[Dataset records]:
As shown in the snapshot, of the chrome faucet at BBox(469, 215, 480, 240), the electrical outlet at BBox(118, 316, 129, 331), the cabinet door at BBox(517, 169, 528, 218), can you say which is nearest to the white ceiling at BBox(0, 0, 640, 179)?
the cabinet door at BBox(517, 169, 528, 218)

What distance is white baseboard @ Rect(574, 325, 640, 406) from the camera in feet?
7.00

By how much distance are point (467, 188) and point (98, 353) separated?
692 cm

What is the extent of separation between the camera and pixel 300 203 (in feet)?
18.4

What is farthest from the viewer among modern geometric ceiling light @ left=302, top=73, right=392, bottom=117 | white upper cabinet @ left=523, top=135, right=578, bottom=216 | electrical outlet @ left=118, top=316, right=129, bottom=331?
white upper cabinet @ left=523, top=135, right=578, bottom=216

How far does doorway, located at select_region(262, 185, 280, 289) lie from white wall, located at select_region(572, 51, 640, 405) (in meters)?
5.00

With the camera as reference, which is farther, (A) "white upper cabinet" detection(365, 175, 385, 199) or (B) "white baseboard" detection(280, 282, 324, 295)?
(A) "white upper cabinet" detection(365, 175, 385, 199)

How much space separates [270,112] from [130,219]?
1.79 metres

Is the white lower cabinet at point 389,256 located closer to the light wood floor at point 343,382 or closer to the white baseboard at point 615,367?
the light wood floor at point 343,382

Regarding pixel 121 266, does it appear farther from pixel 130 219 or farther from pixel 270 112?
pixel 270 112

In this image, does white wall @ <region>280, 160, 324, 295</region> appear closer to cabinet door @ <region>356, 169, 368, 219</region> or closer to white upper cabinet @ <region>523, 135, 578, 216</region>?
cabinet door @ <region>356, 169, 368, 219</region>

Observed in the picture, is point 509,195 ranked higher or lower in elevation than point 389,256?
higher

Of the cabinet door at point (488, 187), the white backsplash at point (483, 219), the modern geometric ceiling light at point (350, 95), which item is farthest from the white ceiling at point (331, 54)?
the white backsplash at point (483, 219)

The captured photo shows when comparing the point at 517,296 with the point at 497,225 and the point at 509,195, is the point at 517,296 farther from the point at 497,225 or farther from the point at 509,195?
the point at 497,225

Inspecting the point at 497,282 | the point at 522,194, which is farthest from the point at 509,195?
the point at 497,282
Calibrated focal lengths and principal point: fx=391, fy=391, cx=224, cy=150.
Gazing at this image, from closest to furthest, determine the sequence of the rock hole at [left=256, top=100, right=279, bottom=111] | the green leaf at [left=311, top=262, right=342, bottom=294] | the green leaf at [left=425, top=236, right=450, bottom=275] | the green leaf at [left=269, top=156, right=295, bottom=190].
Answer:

[Written instruction]: Rewrite all the records above, swapping each "white baseboard" for "white skirting board" and leaving everything else unchanged.

[Solution to the problem]:
As shown in the snapshot, of the chrome faucet at BBox(469, 215, 480, 240), the electrical outlet at BBox(118, 316, 129, 331), the cabinet door at BBox(517, 169, 528, 218), can you say which is nearest to the white ceiling at BBox(0, 0, 640, 179)?
the cabinet door at BBox(517, 169, 528, 218)

What distance is white skirting board @ Rect(574, 325, 640, 406) from the camera in feet?
7.00

By how much distance are point (467, 188) and point (98, 353) separated?
692 cm

What is the extent of separation between the camera and pixel 300 203 (in feet)?
18.4

What is farthest from the viewer among modern geometric ceiling light @ left=302, top=73, right=392, bottom=117 | white upper cabinet @ left=523, top=135, right=578, bottom=216 | electrical outlet @ left=118, top=316, right=129, bottom=331?
white upper cabinet @ left=523, top=135, right=578, bottom=216

How far does doorway, located at select_region(262, 185, 280, 289) lie from white wall, located at select_region(572, 51, 640, 405) (in meters)?
5.00

With the camera as reference, which is farther, (A) "white upper cabinet" detection(365, 175, 385, 199) or (B) "white skirting board" detection(280, 282, 324, 295)?
(A) "white upper cabinet" detection(365, 175, 385, 199)

How much space separates [270,112] from [130,219]?
1.79 metres

Is the white lower cabinet at point 389,256 located closer to the light wood floor at point 343,382 or closer to the white skirting board at point 615,367?
the light wood floor at point 343,382

Regarding pixel 121 266, does it appear farther from pixel 130 219 or farther from pixel 270 112?
pixel 270 112

In this image, does white wall @ <region>280, 160, 324, 295</region> appear closer to cabinet door @ <region>356, 169, 368, 219</region> or closer to white upper cabinet @ <region>523, 135, 578, 216</region>?
cabinet door @ <region>356, 169, 368, 219</region>

Observed in the picture, is point 509,195 ranked higher or lower in elevation than point 389,256?
higher

Of the cabinet door at point (488, 187), the white backsplash at point (483, 219), the modern geometric ceiling light at point (350, 95), which item is farthest from the white ceiling at point (331, 54)?
the white backsplash at point (483, 219)

The captured photo shows when comparing the point at 517,296 with the point at 497,225 and the point at 509,195, is the point at 517,296 farther from the point at 497,225 or farther from the point at 509,195?
the point at 497,225

Inspecting the point at 497,282 | the point at 522,194, which is farthest from the point at 509,195?
the point at 497,282
Calibrated focal lengths and principal point: fx=391, fy=391, cx=224, cy=150.
Gazing at this image, from closest to furthest, determine the sequence of the rock hole at [left=256, top=100, right=279, bottom=111] | the green leaf at [left=311, top=262, right=342, bottom=294] | the green leaf at [left=425, top=236, right=450, bottom=275] | the green leaf at [left=269, top=156, right=295, bottom=190].
Answer:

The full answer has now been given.